Spatial reasoning question data:
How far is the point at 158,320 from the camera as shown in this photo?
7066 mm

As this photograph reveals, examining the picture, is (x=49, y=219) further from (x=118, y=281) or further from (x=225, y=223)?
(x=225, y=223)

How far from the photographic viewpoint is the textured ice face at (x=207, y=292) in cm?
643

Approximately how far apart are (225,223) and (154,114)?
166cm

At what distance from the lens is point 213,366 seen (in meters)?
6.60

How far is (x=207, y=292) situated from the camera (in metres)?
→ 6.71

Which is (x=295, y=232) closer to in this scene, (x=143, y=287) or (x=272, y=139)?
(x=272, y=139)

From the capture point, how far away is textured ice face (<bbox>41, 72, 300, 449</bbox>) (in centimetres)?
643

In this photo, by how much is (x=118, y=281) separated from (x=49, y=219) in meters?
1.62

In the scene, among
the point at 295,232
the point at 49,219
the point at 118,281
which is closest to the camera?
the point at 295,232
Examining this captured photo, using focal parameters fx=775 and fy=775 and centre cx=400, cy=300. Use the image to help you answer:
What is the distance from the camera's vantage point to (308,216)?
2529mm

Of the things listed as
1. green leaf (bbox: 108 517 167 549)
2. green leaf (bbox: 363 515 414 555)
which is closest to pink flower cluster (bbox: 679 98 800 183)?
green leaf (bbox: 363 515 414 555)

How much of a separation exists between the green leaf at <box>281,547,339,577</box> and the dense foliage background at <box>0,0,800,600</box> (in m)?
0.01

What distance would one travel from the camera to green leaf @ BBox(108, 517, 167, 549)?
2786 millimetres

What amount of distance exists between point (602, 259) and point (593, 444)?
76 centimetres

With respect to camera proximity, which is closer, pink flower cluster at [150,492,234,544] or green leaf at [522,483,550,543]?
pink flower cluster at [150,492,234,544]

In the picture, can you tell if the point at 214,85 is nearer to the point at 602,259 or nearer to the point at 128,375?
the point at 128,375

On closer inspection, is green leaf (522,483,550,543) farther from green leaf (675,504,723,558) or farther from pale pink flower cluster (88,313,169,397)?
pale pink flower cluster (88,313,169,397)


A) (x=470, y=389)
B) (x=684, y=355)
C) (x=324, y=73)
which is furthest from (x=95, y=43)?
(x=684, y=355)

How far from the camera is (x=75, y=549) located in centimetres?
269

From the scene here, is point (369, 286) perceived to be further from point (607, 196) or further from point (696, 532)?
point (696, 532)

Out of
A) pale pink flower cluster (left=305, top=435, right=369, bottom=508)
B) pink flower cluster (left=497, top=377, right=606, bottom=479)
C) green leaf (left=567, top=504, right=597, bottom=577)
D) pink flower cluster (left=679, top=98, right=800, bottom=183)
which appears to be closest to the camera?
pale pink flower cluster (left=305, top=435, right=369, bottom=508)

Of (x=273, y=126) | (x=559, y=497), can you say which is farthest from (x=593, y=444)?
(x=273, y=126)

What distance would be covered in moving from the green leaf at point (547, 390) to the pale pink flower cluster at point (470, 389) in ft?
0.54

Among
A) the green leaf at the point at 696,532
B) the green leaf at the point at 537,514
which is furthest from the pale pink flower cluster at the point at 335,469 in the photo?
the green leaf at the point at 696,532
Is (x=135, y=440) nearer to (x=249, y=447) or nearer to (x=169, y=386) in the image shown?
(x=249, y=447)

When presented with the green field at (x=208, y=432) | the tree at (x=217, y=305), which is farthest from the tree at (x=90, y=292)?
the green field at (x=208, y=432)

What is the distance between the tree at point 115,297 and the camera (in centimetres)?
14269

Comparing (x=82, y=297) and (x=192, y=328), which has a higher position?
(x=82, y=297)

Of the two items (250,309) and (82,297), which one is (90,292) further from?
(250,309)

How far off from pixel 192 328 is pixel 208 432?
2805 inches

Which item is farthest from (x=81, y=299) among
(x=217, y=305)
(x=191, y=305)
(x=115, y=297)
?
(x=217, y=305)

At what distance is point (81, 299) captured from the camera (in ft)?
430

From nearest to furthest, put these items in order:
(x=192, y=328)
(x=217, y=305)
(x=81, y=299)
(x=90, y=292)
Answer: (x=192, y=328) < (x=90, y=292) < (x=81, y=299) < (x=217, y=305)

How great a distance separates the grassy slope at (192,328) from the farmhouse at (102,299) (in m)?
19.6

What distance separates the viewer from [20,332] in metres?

Instructions for the task: Find every line in the material above that contains the string "pale", matching case exactly, and copy each of those lines.

Result for this task:
On closer inspection, is green leaf (522,483,550,543) farther from green leaf (675,504,723,558) or farther from pale pink flower cluster (88,313,169,397)?
pale pink flower cluster (88,313,169,397)
A) pale pink flower cluster (left=305, top=435, right=369, bottom=508)
pale pink flower cluster (left=305, top=435, right=369, bottom=508)
What distance would be covered in moving from the green leaf at point (547, 390) to the pale pink flower cluster at point (470, 389) in ft?
which is furthest from the pale pink flower cluster at the point at 335,469 in the photo?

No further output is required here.